The ruling came in a criminal case against a man charged with promoting digital currencies backed by investments in real estate and diamonds that prosecutors said didn’t exist. U.S. District Judge Raymond Dearie in Brooklyn, New York, said on Tuesday that the government can proceed with a case alleging that an initial coin offering is a security for purposes of federal criminal law.
About $18.7 billion has been raised this year by so-called ICOs, according to data compiled by Coinschedule.com. Securities and Exchange Commission Chairman Jay Clayton has said the fundraising method should be regulated, adding that he believes the market has become rife with fraud as it quickly expanded with the popularity of digital currencies and blockchains.
“This ruling affirms the SEC’s position that it has authority over ICOs and that market manipulation and anti-fraud provisions in the law apply,” Peter Henning, a professor at Wayne State University’s law school in Detroit, said in an interview. “The defense here was arguing that it’s not a security, but the judge has rejected that claim, saying that this case can fit under the securities laws, and that’s an important first step.”
The New York case, which prosecutors said was the first criminal prosecution of its kind, involves Maksim Zaslavskiy. The Brooklyn businessman was charged with conspiracy and two counts of securities fraud for his role in allegedly defrauding investors in two initial coin offerings. He’d argued that the ICOs at issue weren’t securities but instead currencies. Zaslavskiy also said securities law was too vague to be applied to initial coin offerings.
In his ruling Tuesday, the judge said it will ultimately be up to the jury to decide whether the ICO at issue was a security, but the allegations in the indictment would support such a finding. The judge’s decision focused on the particulars of Zaslavskiy’s alleged ICOs, and not on other ICO transactions, but if upheld on appeal, the ruling could have broader ramifications.

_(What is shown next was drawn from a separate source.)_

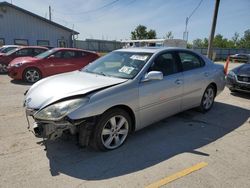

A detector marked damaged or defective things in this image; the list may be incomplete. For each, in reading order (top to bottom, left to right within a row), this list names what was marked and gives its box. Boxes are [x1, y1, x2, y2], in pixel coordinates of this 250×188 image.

crumpled hood [25, 70, 128, 108]
damaged front bumper [25, 108, 84, 140]
cracked asphalt [0, 62, 249, 187]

“Per the indictment, no diamonds or real estate, or any coins, tokens, or currency of any imaginable sort, ever existed — despite promises made to investors to the contrary,” Dearie said in his ruling. “Simply labeling an investment opportunity as a ‘virtual currency’ or ‘cryptocurrency’ does not transform an investment contract — a security — into a currency.”
ICOs are a fundraising mechanism used by blockchain startups that are similar to initial public offerings in equity markets. In an ICO, however, the money is raised before a product is ready for market. A team of developers and designers offer digital assets for sale that will be needed later on to access the software that’s being developed. In theory, if there is demand for that software — say a service like Uber but that is hosted on a decentralized network like the Ethereum blockchain — the coins used to access that service will be in demand and therefore rise in value.
Federal regulators have urged investors to be cautious with ICOs and stepped up efforts to police the market for digital tokens, which companies and individuals have used to raise billions of dollars for projects or ventures. After a record $5.8 billion was raised in June, according to CoinSchedule, the pace has cooled as the prices of Bitcoin and Ether have tumbled.
Clayton has repeatedly said the vast majority of the offerings should be registered and that the coins trade on secondary markets like other securities the SEC regulates. But ICOs have been slow to subject themselves to the agency’s oversight, and just a relatively small number of issuers are moving to register. In a January interview, Clayton pledged to sanction more firms “if people don’t change their ways.”
Prosecutors argued that investments offered by Zaslavskiy in the two ICOs — ReCoin Group Foundation and Diamond Reserve Club — were “investment contracts” that were securities under federal securities laws.
Zaslavskiy’s investors never received any digital asset, nor did he ever purchase any real estate, hire a broker for investments or sell more than 2.8 million tokens as he claimed in marketing materials, Dearie said Tuesday.
“There was no blockchain, no real estate, there were no diamonds,” Dearie told the defense at a hearing to dismiss the case in May. “It just wasn’t there. It’s a gossamer. There’s just nothing to it.”
Mildred Whalen, a lawyer for Zaslavskiy, didn’t immediately return a voicemail message seeking comment. His client has denied wrongdoing. John Marzulli, a spokesman for Brooklyn U.S. Attorney Richard Donoghue, whose office is prosecuting the case, declined to comment. An SEC spokesman also declined to comment.
Gregory Xethalis, a lawyer at Chapman & Cutler LLP, who specializes in cryptocurrency-related issues, noted the court rejected Zaslavskiy’s argument that federal securities laws were too vague to put him on notice that it applied to his alleged conduct.
“It demonstrates that you can’t rely on an argument that the law is insufficiently clear and put your head in the sand,” Xethalis said. “It’s saying that operating in a grey area will not bar the court from hearing cases that allege securities laws violations in ICOs.”
The case is U.S. V. Zaslavskiy, 17-cr-0647, U.S. District Court for the Eastern District of New York (Brooklyn).